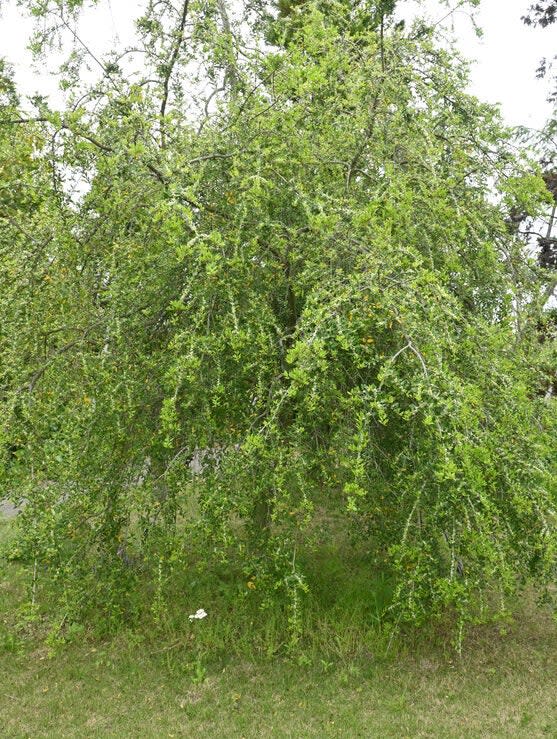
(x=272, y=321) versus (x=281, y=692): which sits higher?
(x=272, y=321)

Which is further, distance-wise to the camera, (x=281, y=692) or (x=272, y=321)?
(x=281, y=692)

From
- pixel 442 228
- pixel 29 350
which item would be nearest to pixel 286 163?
pixel 442 228

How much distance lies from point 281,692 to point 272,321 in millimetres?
2485

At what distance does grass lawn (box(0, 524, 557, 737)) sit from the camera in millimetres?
4211

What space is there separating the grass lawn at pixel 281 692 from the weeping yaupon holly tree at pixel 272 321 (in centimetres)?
58

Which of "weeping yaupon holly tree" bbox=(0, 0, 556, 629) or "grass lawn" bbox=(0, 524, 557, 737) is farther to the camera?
"grass lawn" bbox=(0, 524, 557, 737)

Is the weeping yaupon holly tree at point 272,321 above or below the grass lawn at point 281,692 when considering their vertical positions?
above

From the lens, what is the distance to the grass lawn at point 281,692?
4.21 meters

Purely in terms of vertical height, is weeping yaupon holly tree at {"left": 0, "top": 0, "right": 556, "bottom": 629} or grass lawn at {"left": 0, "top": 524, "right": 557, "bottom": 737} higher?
weeping yaupon holly tree at {"left": 0, "top": 0, "right": 556, "bottom": 629}

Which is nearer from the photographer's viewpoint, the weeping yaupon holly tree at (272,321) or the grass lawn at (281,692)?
the weeping yaupon holly tree at (272,321)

_EXERCISE GOAL:_
Omit the pictures, then quote the rest of the material above exactly.

_SOLUTION FOR THIS PROBLEM:_
(x=272, y=321) versus (x=281, y=692): which sits higher?
(x=272, y=321)

Which is further, distance-wise to the camera, (x=281, y=692) or (x=272, y=321)?
(x=281, y=692)

From
- pixel 442 228
- pixel 29 350
which item would be nearest to pixel 286 163?
pixel 442 228

How much distance lies from point 281,692 to point 272,321 in millimetres?
2485

At what distance does grass lawn (box(0, 524, 557, 737)) sit from the camera in millimetres?
4211

What space is there separating the grass lawn at pixel 281 692 from the weeping yaupon holly tree at pixel 272 321 (in centimetres)?
58

Which of "weeping yaupon holly tree" bbox=(0, 0, 556, 629) or "grass lawn" bbox=(0, 524, 557, 737) is farther to the camera?
"grass lawn" bbox=(0, 524, 557, 737)

Is the weeping yaupon holly tree at point 272,321 above or below the grass lawn at point 281,692 when considering their vertical positions?
above

From the lens, what is the distance to the grass lawn at point 281,692?
4.21 meters

Purely in terms of vertical height, is weeping yaupon holly tree at {"left": 0, "top": 0, "right": 556, "bottom": 629} or grass lawn at {"left": 0, "top": 524, "right": 557, "bottom": 737} higher?
weeping yaupon holly tree at {"left": 0, "top": 0, "right": 556, "bottom": 629}

Which is nearer from the photographer's viewpoint, the weeping yaupon holly tree at (272,321) or the grass lawn at (281,692)?
the weeping yaupon holly tree at (272,321)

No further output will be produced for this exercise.